Heidegger Comes to the Mountain



Questions and Answers

What inspired or motivated you to write this poem?

In August of 2012, my adult daughter and I determined to live in France for three months while she improved her French in order to improve her prospects of becoming a French immersion teacher in Canada. Though I had travelled in Europe a number of times with my husband (who was unable to accompany us this time), I had always gone as a tourist. My daughter and I settled on Aix-en-Provence for our stay because it was a medium-sized city, reputedly rich in arts and culture. She signed up for French lessons at her level and I at mine. She made friends, ran a marathon; I walked daily, lingering in book stores and art galleries. Until I arrived, I hadn’t known Aix had been the life-long home of the post-Impressionist painter Paul Cézanne. Almost immediately Cézanne become my muse, just as the painter-poet William Blake had done when I was in my twenties. I followed C. everywhere, or he followed me: the Granet Museum, the école where he first met his friend Émile Zola; his family estate the Jas de Bouffan; the Bibémus quarries where he discovered cubism before Picasso; the roads he walked daily with his paints and canvases; his graveside. I devoured a major biography by Alex Danchev, Cézanne’s letters, and Rilke’s letters on viewing a Cézanne exhibition in Paris in 1907 shortly after the artist’s death. I climbed Mount Sainte-Victoire, Cézanne ’s holy mountain just outside the city, which he painted over 86 times. We entered a “heart-soul-mind-clench.” Slowly, a sequence of ekphrastic poems (poems in which poetry dialogues with visual art) emerged. Our heady days ended just before Christmas, but I brought Cézanne home with me to Fort Langley where we viewed Golden Ears peaks and Mount Baker from the dikes in the Fraser Valley. It seemed as if we were experiencing the beauty of the BC landscape through each other’s eyes. “Heidegger Comes to the Mountain” was written several months after my return to Canada where I continued my contemplation, research, and crafting.
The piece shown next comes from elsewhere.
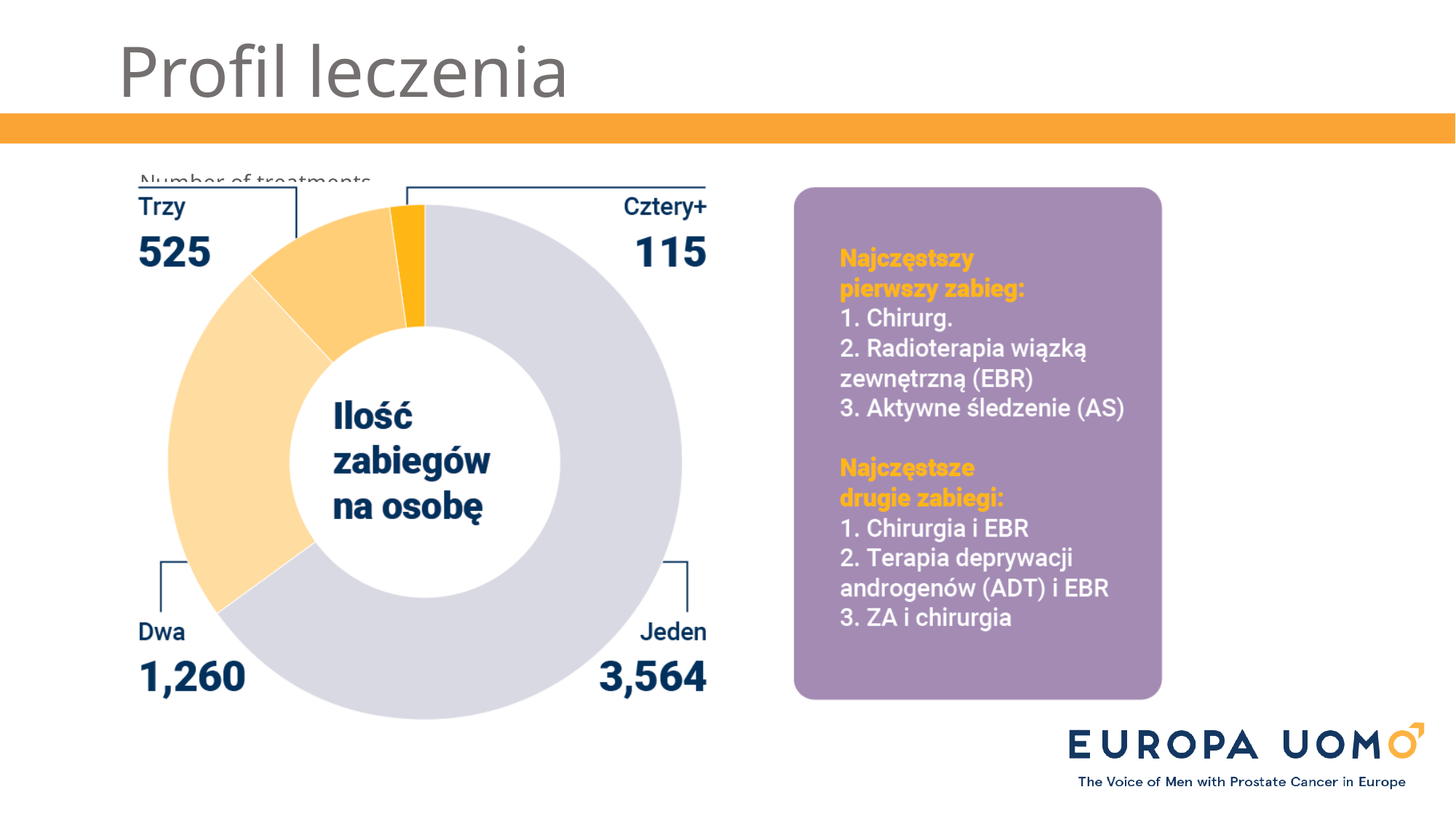
Which segment of the donut chart has the lowest value? Cztery+ What is the value for the 'Cztery+' segment? 115 What is the difference between the 'Jeden' and 'Dwa' values? 2,304 What is the value for the 'Trzy' segment? 525 What is the value for the 'Dwa' segment? 1,260 What is the value for the 'Jeden' segment? 3,564 Which segment of the donut chart has the highest value? Jeden What text is written in the centre of the donut chart? Ilość zabiegów na osobę How many segments does the donut chart have? 4 Which is larger, the value for 'Dwa' or the value for 'Trzy'? Dwa What is the difference between the 'Trzy' and 'Cztery+' values? 410 What kind of chart is shown on the slide? Donut (pie) chart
What did you find particularly challenging in writing this poem?

Dealing with Martin Heidegger himself was the biggest challenge. After all, it is well known that Heidegger had been a member of the Nazi party during WWII, something his former student Hannah Arendt, who was herself Jewish, struggled with enormously. I love philosophy and had delved into Heidegger’s Being and Time before coming to Aix, but found it weighty and somewhat abstract. Yet I was attracted to the philosopher’s notion of “Dasein”—being-in-the-world (being there, or here; presence; being present). How can one convey in concepts an experience of Is-ness beyond all metaphysical notions, a presence that moves through thinking, feeling, language and the body? Dasein. Then I discovered that Martin Heidegger also adored Cézanne. Not only was he mesmerized before his predecessor’s paintings, but he respected the artist so much that he made pilgrimages to Aix beginning in 1956 that continued for ten years. He even wrote a poem about his hero. He wasn’t the only modernist who worshipped at Cézanne’s feet. The provincial artist whose work had been reviled by the academy and who had to exhibit his work at the Salon des Refusés (the salon of the rejects), soon became the progenitor of a new way of “seeing seeing,” of being-in-the-world. His participation in nature through painting was a quantum act of “being here” from many perspectives at once. Picasso borrowed his techniques and took them further; D. H. Lawrence worshipped him; Gertrude Stein came to live in his hometown. So my poem “Heidegger Comes to the Mountain” is a late-arriving petit homage. The challenge of this poem was to reference Heidegger and Cézanne without becoming too obscure or explanatory. My longing remains to access these liminal places where poetry, painting, philosophy, and music interpenetrate, collude, and dance.